Teleport incident

Connectivity Disruption

Minor Resolved View vendor source →

Teleport experienced a minor incident on May 15, 2023 affecting Cloud Service, lasting 9h 48m. The incident has been resolved; the full update timeline is below.

Started
May 15, 2023, 04:26 PM UTC
Resolved
May 16, 2023, 02:15 AM UTC
Duration
9h 48m
Detected by Pingoru
May 15, 2023, 04:26 PM UTC

Affected components

Cloud Service

Update timeline

  1. investigating May 15, 2023, 04:26 PM UTC

    We are currently experiencing an elevation in connectivity errors on some regional proxies. We are working towards a resolution and determining the full impact.

  2. identified May 15, 2023, 06:54 PM UTC

    We have identified remediation and are working on rolling out the fix for impacted tenants.

  3. identified May 15, 2023, 08:14 PM UTC

    We are continuing to work on a fix for this issue.

  4. monitoring May 15, 2023, 09:44 PM UTC

    We've taken action to stabilize tenants that were impacted and are continuing to monitor.

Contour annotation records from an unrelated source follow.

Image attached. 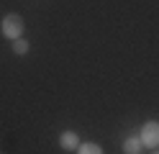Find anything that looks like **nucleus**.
Returning a JSON list of instances; mask_svg holds the SVG:
<instances>
[{
	"mask_svg": "<svg viewBox=\"0 0 159 154\" xmlns=\"http://www.w3.org/2000/svg\"><path fill=\"white\" fill-rule=\"evenodd\" d=\"M139 136H141V144L146 149H157L159 147V121H146L139 128Z\"/></svg>",
	"mask_w": 159,
	"mask_h": 154,
	"instance_id": "f03ea898",
	"label": "nucleus"
},
{
	"mask_svg": "<svg viewBox=\"0 0 159 154\" xmlns=\"http://www.w3.org/2000/svg\"><path fill=\"white\" fill-rule=\"evenodd\" d=\"M11 49H13V54L16 57H26L28 51H31V44H28V39H16V41H11Z\"/></svg>",
	"mask_w": 159,
	"mask_h": 154,
	"instance_id": "39448f33",
	"label": "nucleus"
},
{
	"mask_svg": "<svg viewBox=\"0 0 159 154\" xmlns=\"http://www.w3.org/2000/svg\"><path fill=\"white\" fill-rule=\"evenodd\" d=\"M23 28H26V23H23L21 16H18V13H8V16L3 18V23H0V34H3L5 39L16 41V39L23 36Z\"/></svg>",
	"mask_w": 159,
	"mask_h": 154,
	"instance_id": "f257e3e1",
	"label": "nucleus"
},
{
	"mask_svg": "<svg viewBox=\"0 0 159 154\" xmlns=\"http://www.w3.org/2000/svg\"><path fill=\"white\" fill-rule=\"evenodd\" d=\"M77 154H105L100 144H93V141H82L77 147Z\"/></svg>",
	"mask_w": 159,
	"mask_h": 154,
	"instance_id": "423d86ee",
	"label": "nucleus"
},
{
	"mask_svg": "<svg viewBox=\"0 0 159 154\" xmlns=\"http://www.w3.org/2000/svg\"><path fill=\"white\" fill-rule=\"evenodd\" d=\"M0 154H3V152H0Z\"/></svg>",
	"mask_w": 159,
	"mask_h": 154,
	"instance_id": "1a4fd4ad",
	"label": "nucleus"
},
{
	"mask_svg": "<svg viewBox=\"0 0 159 154\" xmlns=\"http://www.w3.org/2000/svg\"><path fill=\"white\" fill-rule=\"evenodd\" d=\"M139 154H141V152H139Z\"/></svg>",
	"mask_w": 159,
	"mask_h": 154,
	"instance_id": "6e6552de",
	"label": "nucleus"
},
{
	"mask_svg": "<svg viewBox=\"0 0 159 154\" xmlns=\"http://www.w3.org/2000/svg\"><path fill=\"white\" fill-rule=\"evenodd\" d=\"M80 144H82V141H80V133H77V131L67 128V131L59 133V147H62L64 152H77Z\"/></svg>",
	"mask_w": 159,
	"mask_h": 154,
	"instance_id": "7ed1b4c3",
	"label": "nucleus"
},
{
	"mask_svg": "<svg viewBox=\"0 0 159 154\" xmlns=\"http://www.w3.org/2000/svg\"><path fill=\"white\" fill-rule=\"evenodd\" d=\"M152 154H159V147H157V149H152Z\"/></svg>",
	"mask_w": 159,
	"mask_h": 154,
	"instance_id": "0eeeda50",
	"label": "nucleus"
},
{
	"mask_svg": "<svg viewBox=\"0 0 159 154\" xmlns=\"http://www.w3.org/2000/svg\"><path fill=\"white\" fill-rule=\"evenodd\" d=\"M123 154H139V152H141L144 149V144H141V136H139V128L136 131H131V133H128V136L123 139Z\"/></svg>",
	"mask_w": 159,
	"mask_h": 154,
	"instance_id": "20e7f679",
	"label": "nucleus"
}]
</instances>
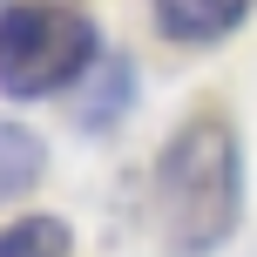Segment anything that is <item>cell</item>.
Here are the masks:
<instances>
[{
  "label": "cell",
  "instance_id": "obj_1",
  "mask_svg": "<svg viewBox=\"0 0 257 257\" xmlns=\"http://www.w3.org/2000/svg\"><path fill=\"white\" fill-rule=\"evenodd\" d=\"M149 210L169 257H210L230 244L244 217V163L223 115H190L163 142L149 176Z\"/></svg>",
  "mask_w": 257,
  "mask_h": 257
},
{
  "label": "cell",
  "instance_id": "obj_2",
  "mask_svg": "<svg viewBox=\"0 0 257 257\" xmlns=\"http://www.w3.org/2000/svg\"><path fill=\"white\" fill-rule=\"evenodd\" d=\"M102 61V34L88 14L75 7H0V95L14 102H41V95L81 81Z\"/></svg>",
  "mask_w": 257,
  "mask_h": 257
},
{
  "label": "cell",
  "instance_id": "obj_3",
  "mask_svg": "<svg viewBox=\"0 0 257 257\" xmlns=\"http://www.w3.org/2000/svg\"><path fill=\"white\" fill-rule=\"evenodd\" d=\"M128 108H136V68H128L122 54H102V61L88 68L81 102H75V128L81 136H115Z\"/></svg>",
  "mask_w": 257,
  "mask_h": 257
},
{
  "label": "cell",
  "instance_id": "obj_4",
  "mask_svg": "<svg viewBox=\"0 0 257 257\" xmlns=\"http://www.w3.org/2000/svg\"><path fill=\"white\" fill-rule=\"evenodd\" d=\"M156 7V27L183 48H203V41H223L230 27H244V14L257 0H149Z\"/></svg>",
  "mask_w": 257,
  "mask_h": 257
},
{
  "label": "cell",
  "instance_id": "obj_5",
  "mask_svg": "<svg viewBox=\"0 0 257 257\" xmlns=\"http://www.w3.org/2000/svg\"><path fill=\"white\" fill-rule=\"evenodd\" d=\"M41 169H48V142H41L27 122H7V115H0V203L27 196L41 183Z\"/></svg>",
  "mask_w": 257,
  "mask_h": 257
},
{
  "label": "cell",
  "instance_id": "obj_6",
  "mask_svg": "<svg viewBox=\"0 0 257 257\" xmlns=\"http://www.w3.org/2000/svg\"><path fill=\"white\" fill-rule=\"evenodd\" d=\"M0 257H68V223L61 217H21L0 230Z\"/></svg>",
  "mask_w": 257,
  "mask_h": 257
}]
</instances>
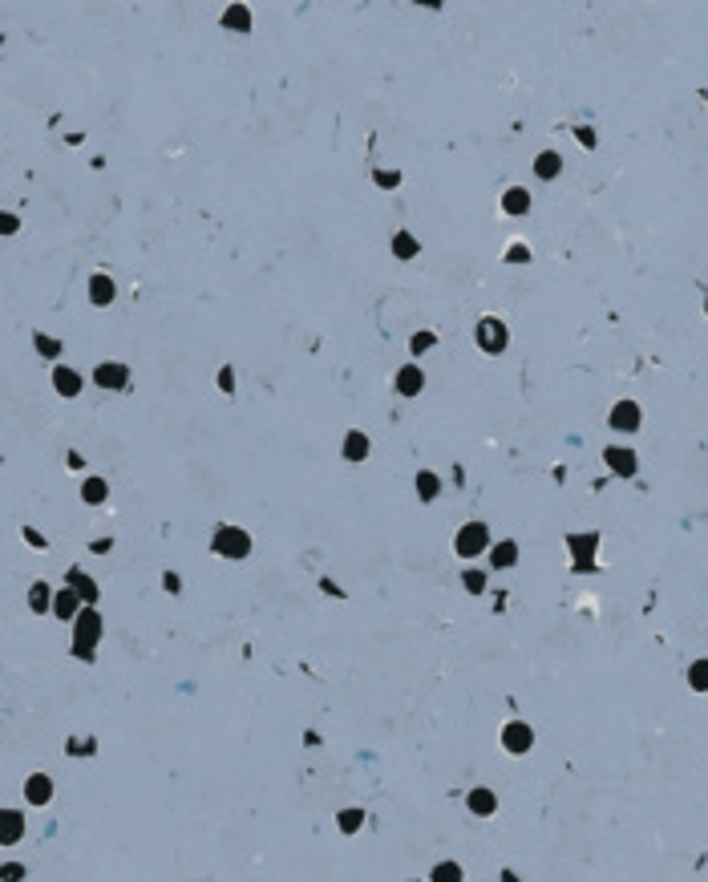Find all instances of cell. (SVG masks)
<instances>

  5. resolved May 16, 2023, 02:15 AM UTC

    This incident has been resolved.

  6. postmortem May 25, 2023, 06:03 PM UTC

    On May 13th at 01:24 UTC, during verification of a Teleport Cloud platform release, regional proxy services for a subset of tenants lost connectivity with the Teleport Auth service. Connectivity was restored by restarting Auth services for those tenants. On May 15th at 15:00 UTC, a review of the incident found additional tenants experiencing similar symptoms. The issue was traced to an internal cloud component responsible for caching Teleport Auth service IP addresses to facilitate multi-region connectivity. Restarting Auth services for the impacted tenants refreshed the IP cache allowing regional proxy services to connect. Further diagnosis produced a set of performance improvements for the IP address cache component. These action items are in progress and scheduled for release in the coming weeks. Due to the cloud platform running Teleport in high availability mode, connectivity for the majority of tenants and users remained stable because at least one Proxy service was healthy in an impacted region.